Enormous orange flames engulf bushland in Wickepin fire
Image: The West Australian

Western Australia’s energy regulator has launched an investigation into the Wickepin bushfire that destroyed 18,173ha of farmland and native bushland in February, according to ABC News.

It follows a separate investigation by the Department of Fire and Emergency Services, which concluded the Wickepin fire was caused by clashing overhead power conductors run by network operator Western Power.

Related article: Western Power fined for electric shock error

The state government will investigate the power system’s role in the fire and whether the overhead lines are safe.

“We’re looking at the seriousness and causation,” Department of Mines, Industry Regulation and Safety’s Matthew Peacock told ABC News.
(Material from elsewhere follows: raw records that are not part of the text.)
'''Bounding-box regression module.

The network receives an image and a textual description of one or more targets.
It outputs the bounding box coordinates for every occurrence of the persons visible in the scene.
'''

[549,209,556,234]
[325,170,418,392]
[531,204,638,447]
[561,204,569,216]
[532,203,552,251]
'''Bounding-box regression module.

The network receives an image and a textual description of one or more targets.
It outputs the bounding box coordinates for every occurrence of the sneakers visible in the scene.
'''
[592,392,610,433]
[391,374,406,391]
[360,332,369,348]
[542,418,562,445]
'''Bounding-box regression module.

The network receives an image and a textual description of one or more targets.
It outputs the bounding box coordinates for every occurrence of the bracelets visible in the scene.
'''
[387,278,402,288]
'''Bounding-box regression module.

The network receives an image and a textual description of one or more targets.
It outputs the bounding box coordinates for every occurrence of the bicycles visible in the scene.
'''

“We need to remain neutral and we want to respect all parties. A thorough examination of the scene has been undertaken and there’s still a number of steps to be undertaken as part of our investigation.”

The Wickepin blaze killed thousands of livestock and destroyed two homes, with Yilliminning farmer Troy Smith losing much of his farm and more than 600 sheep.

Smith stopped short of blaming Western Power for the fire but said something had to be done about the state of local electricity infrastructure.

“Western Power needs to put their heads together,” he said.

“All power providers need to get together and work out what’s actually happening.

“We shouldn’t have to be worried every time there’s a strong wind and a hot day, [and think] ‘where’s the fire going to start?’.”

Related article: Western Power senior exec allegedly filmed coughing on train passengers

Another farmer, Michael Lange, labelled the powerlines an “accident waiting to happen”.

A Western Power spokesperson told ABC News its regional network was safe and adequately maintained, with the operator spending more than $200 million on maintenance last year.